Le libre arbitre et l’isolation des faits

L’observation inexacte qui nous est habituelle prend un groupe de phénomènes pour une unité et l’appelle un fait: entre lui et un autre fait, elle se représente un espace vide, elle isole chaque fait. Mais en réalité l’ensemble de notre activité et de notre connaissance n’est pas une série de faits et d’espaces intermédiaires vides, c’est un courant continu. Seulement la croyance au libre arbitre est justement incompatible avec la conception d’un courant continu, homogène, indivis, indivisible: elle suppose que toute action particulière est isolée et indivisible; elle est une atomistique dans le domaine du vouloir et du savoir. — Tout de même que nous comprenons inexactement les caractères, nous en faisons autant des faits: nous parlons de caractères identiques, de faits identiques: il n’existe ni l’un ni l’autre. Mais enfin nous ne donnons d’éloge et de blâme que sous l’action de cette idée fausse qu’il y a des faits identiques, qu’il existe un ordre gradué de genres, de faits, lequel répond à un ordre gradué de valeur: ainsi nous isolons non seulement le fait particulier, mais aussi à leur tour les groupes de soi-disant faits identiques (actes de bonté, de méchanceté, de pitié, d’envie, etc.) — les uns et les autres par erreur. — Le mot et l’idée sont la cause la plus visible qui nous fait croire à cette isolation de groupes d’actions: nous ne nous en servons pas seulement pour désigner les choses, nous croyons originairement que par eux nous en saisissons l’essence.

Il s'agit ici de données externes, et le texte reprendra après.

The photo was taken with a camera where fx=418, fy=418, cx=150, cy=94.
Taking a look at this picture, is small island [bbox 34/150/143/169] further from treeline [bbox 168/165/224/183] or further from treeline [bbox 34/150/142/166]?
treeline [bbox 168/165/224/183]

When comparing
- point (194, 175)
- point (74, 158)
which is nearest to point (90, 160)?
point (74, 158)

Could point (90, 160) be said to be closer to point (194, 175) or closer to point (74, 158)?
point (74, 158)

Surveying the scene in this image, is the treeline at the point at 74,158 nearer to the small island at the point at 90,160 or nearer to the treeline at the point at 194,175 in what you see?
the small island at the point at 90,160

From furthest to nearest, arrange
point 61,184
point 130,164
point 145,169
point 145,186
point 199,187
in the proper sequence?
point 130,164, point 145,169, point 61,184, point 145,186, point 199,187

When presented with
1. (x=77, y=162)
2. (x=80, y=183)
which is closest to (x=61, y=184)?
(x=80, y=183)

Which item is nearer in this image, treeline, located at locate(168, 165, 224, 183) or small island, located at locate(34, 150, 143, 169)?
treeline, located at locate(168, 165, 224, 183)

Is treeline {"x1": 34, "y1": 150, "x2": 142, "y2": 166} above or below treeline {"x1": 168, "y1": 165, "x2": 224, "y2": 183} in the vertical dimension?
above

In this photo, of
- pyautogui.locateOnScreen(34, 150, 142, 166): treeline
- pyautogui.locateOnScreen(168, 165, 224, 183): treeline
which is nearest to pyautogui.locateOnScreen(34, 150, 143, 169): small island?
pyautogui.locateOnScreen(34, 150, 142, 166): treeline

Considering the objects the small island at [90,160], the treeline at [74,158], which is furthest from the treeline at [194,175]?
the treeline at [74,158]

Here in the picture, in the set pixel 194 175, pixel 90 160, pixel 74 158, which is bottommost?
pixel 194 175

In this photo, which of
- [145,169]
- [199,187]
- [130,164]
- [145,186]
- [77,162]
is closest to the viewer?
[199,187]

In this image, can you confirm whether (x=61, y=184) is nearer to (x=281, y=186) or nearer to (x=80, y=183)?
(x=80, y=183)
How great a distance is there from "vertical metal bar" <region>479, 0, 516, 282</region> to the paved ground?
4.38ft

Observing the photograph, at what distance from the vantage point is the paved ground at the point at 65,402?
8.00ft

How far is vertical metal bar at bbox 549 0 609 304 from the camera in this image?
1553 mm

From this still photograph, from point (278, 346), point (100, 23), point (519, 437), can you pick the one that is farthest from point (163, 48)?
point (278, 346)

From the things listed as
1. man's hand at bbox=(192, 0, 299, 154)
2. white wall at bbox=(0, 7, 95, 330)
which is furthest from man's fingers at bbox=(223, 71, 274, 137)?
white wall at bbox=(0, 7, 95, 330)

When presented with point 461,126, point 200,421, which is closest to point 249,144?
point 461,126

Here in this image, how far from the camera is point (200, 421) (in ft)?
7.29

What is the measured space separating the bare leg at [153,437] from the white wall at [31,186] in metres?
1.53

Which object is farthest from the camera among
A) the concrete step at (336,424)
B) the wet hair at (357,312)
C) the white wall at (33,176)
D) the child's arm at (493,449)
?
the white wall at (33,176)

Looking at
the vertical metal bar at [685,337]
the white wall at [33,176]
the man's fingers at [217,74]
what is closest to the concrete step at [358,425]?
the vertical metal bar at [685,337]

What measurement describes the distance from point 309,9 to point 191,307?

Les mots et les idées nous mènent maintenant encore à nous représenter constamment les choses comme plus simples qu’elles ne sont, séparées les unes des autres, indivisibles, ayant chacune une existence en soi et pour soi. Il y a, cachée dans le langage, une mythologie philosophique qui à chaque instant reparaît, quelques précautions qu’on prenne. La croyance au libre arbitre, c’est-à-dire la croyance aux faits identiques et aux faits isolés, — possède dans le langage un apôtre et un représentant perpétuel.